EXERCISE TASK 1:
According to the passage on LASSO and ridge penalties, what method does PLS use to solve for both types of penalties?

PROVIDED PASSAGE:

Solving the LASSO problem for a given $\lambda$ is a non-linear optimization problem. The ridge regression optimization can (theoretically) be solved by matrix calculations, but if the number of X variables is quite large (it can be in the 1000's) that may be quite time-consuming since it requires solving a system of equations of that size. Instead, PLS uses cyclic coordinate descent for both types of penalties, which solves first order conditions for each individual coefficient in a loop. Each iteration is quite simple, but it can take quite a few iterations for a model to converge. The default for the ITERATIONS option is 1000, rather than the more typical 100 for variational methods like BFGS.

Because the value of the minimand for a given $\lambda$ is calculated only approximately, standard methods for searching over values of $\lambda$ won't work since it won't, in practice, give a continuous function. Instead, you need to search over a range of values. The question arises, how do you choose that range? The mean square error is often quite flat over a fairly broad range, so a relatively coarse grid over a range of several orders of magnitude likely makes sense.

If we look at \eqref{eq:penalty_ridgeoptimum} or \eqref{eq:penalty_LASSOoptimum}, we see that each has two parts: the sum of squares and the penalty. Note that the sum of squares depends upon the number of data points, and the penalty does not. We would thus expect that $\lambda$ should go up with the size of the data set—if we used twice as much data with a given model, we would expect a tuning parameter roughly twice as large. Also, note that the L2 penalty uses the squared norm of $\beta$ while the L1 penalty uses the L1 norm itself, so the $\lambda$ for the two wouldn't be expected to be comparable.

You can approximate the value for the sum of squared residuals if you have at least some idea of what the $R^2$ will be, at least approximately, as that would be $T(1-R^2) {\mathop{\rm var}} (y)$. As to the penalty function, that will depend upon how the X's are scaled. If the X's are standardized to unit variance, there is reason to believe that $\beta \beta '$ will be at least something on the order of $R^2 {\rm var}(y)$. The procedure @PLSGrid uses these approximations to generate a grid that, in most cases, should cover the optimal value.

EXERCISE TASK 2:
From the rows below, pull out every line that contains the string "removed".

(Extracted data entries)
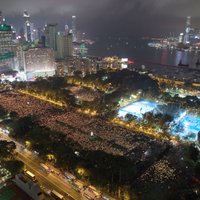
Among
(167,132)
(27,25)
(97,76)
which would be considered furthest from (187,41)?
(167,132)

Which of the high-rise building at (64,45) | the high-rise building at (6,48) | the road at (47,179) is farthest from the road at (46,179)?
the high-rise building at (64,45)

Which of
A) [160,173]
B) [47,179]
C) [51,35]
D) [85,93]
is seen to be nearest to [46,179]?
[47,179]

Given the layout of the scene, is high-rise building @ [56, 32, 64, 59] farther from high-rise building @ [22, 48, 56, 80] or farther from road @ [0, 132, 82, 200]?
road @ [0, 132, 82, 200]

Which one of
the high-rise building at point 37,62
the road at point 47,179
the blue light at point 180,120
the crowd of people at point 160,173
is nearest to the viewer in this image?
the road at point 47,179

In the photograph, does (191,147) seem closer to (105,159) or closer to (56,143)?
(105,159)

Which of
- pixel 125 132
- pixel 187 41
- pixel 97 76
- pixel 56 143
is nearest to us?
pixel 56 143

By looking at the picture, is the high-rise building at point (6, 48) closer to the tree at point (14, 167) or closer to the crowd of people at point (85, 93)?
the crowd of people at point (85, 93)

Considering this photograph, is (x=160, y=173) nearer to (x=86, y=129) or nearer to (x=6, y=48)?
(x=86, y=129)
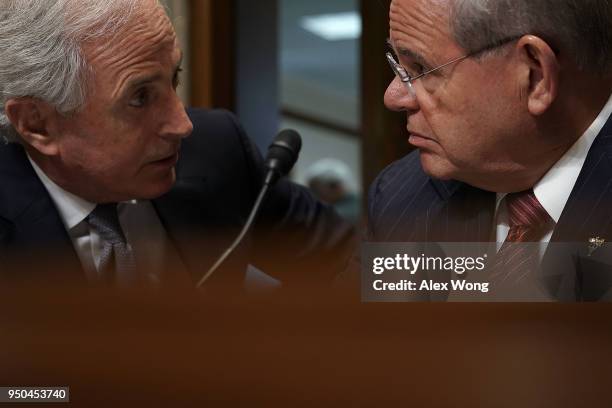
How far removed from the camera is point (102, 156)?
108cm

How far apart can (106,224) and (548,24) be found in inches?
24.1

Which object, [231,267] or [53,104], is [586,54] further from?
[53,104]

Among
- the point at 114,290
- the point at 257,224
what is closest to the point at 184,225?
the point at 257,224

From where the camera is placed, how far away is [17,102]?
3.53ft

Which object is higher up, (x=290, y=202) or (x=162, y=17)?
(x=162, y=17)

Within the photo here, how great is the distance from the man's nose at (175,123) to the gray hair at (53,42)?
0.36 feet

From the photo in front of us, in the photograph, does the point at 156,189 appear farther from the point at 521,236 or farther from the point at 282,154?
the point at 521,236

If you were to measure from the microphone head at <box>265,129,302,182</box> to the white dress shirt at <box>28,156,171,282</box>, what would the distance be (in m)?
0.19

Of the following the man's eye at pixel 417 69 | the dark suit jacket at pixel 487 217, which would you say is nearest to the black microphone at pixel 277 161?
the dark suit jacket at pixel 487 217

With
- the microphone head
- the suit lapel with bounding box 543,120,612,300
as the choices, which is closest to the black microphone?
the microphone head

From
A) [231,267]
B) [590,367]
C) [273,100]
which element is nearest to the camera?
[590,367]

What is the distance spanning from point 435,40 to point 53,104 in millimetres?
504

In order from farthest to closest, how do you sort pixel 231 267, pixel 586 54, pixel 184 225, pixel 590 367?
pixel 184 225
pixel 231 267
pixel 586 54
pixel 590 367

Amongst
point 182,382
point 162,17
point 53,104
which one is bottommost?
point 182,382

...

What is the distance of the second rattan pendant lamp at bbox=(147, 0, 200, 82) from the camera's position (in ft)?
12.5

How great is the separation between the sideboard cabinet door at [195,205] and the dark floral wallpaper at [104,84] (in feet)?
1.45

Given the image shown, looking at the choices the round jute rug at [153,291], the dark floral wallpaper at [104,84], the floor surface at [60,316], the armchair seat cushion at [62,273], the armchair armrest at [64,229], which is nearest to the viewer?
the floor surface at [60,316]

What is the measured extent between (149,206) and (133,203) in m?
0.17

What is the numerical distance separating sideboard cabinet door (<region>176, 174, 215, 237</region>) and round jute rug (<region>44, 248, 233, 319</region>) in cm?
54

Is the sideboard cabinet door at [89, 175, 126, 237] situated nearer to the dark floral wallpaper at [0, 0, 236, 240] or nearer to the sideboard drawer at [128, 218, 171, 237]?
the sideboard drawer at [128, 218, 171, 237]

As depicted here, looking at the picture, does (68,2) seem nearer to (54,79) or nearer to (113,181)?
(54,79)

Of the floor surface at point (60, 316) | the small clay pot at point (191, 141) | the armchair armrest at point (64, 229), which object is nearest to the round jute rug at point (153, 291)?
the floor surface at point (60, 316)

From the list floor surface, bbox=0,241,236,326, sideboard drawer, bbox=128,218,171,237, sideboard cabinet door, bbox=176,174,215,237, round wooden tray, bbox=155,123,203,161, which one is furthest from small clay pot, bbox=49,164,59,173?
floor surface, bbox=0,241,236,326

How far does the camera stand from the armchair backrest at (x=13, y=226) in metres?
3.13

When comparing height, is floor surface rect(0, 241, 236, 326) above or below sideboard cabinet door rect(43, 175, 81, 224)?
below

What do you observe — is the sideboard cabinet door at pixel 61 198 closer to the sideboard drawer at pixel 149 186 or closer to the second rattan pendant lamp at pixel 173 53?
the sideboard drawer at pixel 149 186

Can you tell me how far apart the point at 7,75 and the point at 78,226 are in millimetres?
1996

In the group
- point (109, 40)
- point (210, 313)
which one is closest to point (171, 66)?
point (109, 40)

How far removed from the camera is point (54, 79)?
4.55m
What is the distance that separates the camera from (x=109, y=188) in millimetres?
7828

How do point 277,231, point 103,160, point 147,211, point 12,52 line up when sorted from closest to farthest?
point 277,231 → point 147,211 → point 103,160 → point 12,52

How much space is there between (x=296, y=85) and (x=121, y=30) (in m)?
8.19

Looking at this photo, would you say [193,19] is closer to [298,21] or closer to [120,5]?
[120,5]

CORRECT OUTPUT 1:
Cyclic coordinate descent.

CORRECT OUTPUT 2:
How far removed from the camera is point (102, 156)?
How far removed from the camera is point (54, 79)?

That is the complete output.